Wie das menschliche Immunsystem Urbakterien erkennt

Kiel – Das physiologische Mikrobiom des Menschen besteht aus unterschiedlichsten Mikroorganismen. Die Mikrobiota wird zwar von Bakterien dominiert, besteht aber auch aus anderen Organismen wie Viren, tierischen Einzellern und Archaeen, die auch als Urbakterien bezeichnet werden. Wissenschaftler des Forschungszentrums Borstel (FZB) und der Christian-Albrechts-Universität zu Kiel (CAU) konnten nun zeigen, wie das menschliche Immunsystem Archaeen erkennt. Die Forscher veröffentlichten ihre Ergebnisse in der Fachzeitschrift Frontiers in Immunology (2017; doi 10.3389/fimmu.2017.01535).
Archaeen bilden neben den Eukaryoten, also Organismen, die Zellen mit Zellkern besitzen, und den Bakterien die dritte Domäne des Lebens. Ebenso wie Bakterien sind Archaeen einzellig und haben keinen Zellkern. Viele ihrer wesentlichen zellulären Prozesse ähneln aber eher denen der Eukaryoten. Heute ist bekannt, dass Archaeen nicht nur unter extremen Umweltbedingungen wie in Hydrothermalquellen der Tiefsee zu finden sind, sondern auch in kalten Umgebungen wie im und auf dem menschlichen Körper leben. Dort besiedeln sie unter anderem die Haut und den Darm, werden aber auch in der Lunge vermutet.

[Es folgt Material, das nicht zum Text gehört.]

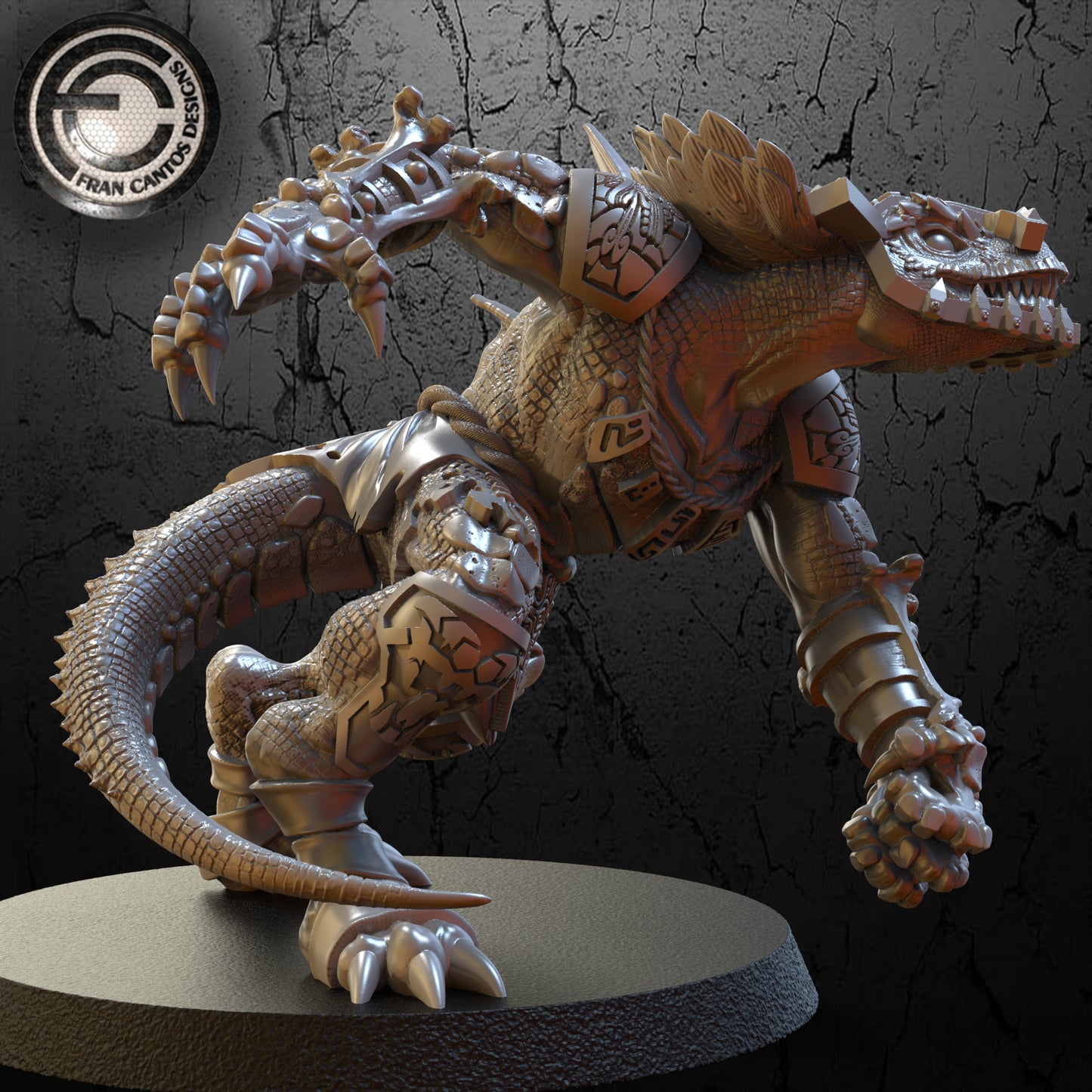DRYBB AND DROOL Lizard Star Players | Lizard Team | Fran Cantos Designs | 32mm Fantasy Football Miniatures | Resin Duo with Bases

Im Rahmen eines gemeinsamen Projektes, das von der Deutschen Forschungsgemeinschaft gefördert wird, konnten die Wissenschaftler zeigen, dass wichtige menschliche Immunzellen unterschiedlich stark auf verschiedene Archaeenstämme reagieren. „Mittels des sogenannten Gene-Editings durch CRISPR/Cas9 konnten wir einzelne Rezeptoren und Signalwege von Immunzellen gezielt ausschalten,“ erläuterte Holger Heine das Vorgehen der Wissenschaftler. Er ist Leiter der Forschungsgruppe angeborene Immunität am FZB.
Hierbei zeigte sich, dass die Erkennung von Archaeen des Stamms Methanosphaera stadtmanae über dessen Ribonukleinsäure (RNA) erfolgt: Nach Aufnahme des Archaeons durch die Immunzellen wird dessen RNA zugänglich und in der Folge über zwei spezifische Rezeptoren des angeborenen Immunsystems namens TLR7 und TLR8 aktiviert. Auslöser der Entzündungsreaktion ist dann TLR8 allein. Dieser Rezeptor aktiviert einen entscheidenden Signalkomplex, das Inflammasom, das einen Entzündungsprozess in Gang setzt.
„Wir möchten in Zukunft klären, ob der neu beschriebene Mechanismus der Immunerkennung auch auf weitere Methanoarchaeen-Stämme übertragbar ist oder möglicherweise sogar allgemein für alle Urbakterien gilt oder ganz spezifisch ist für Methanosphaera stadtmanae“, umreißt Ruth Schmitz-Streit, Direktorin am Institut für allgemeine Mikrobiologie der CAU, die weiteren Pläne der Wissenschaftler.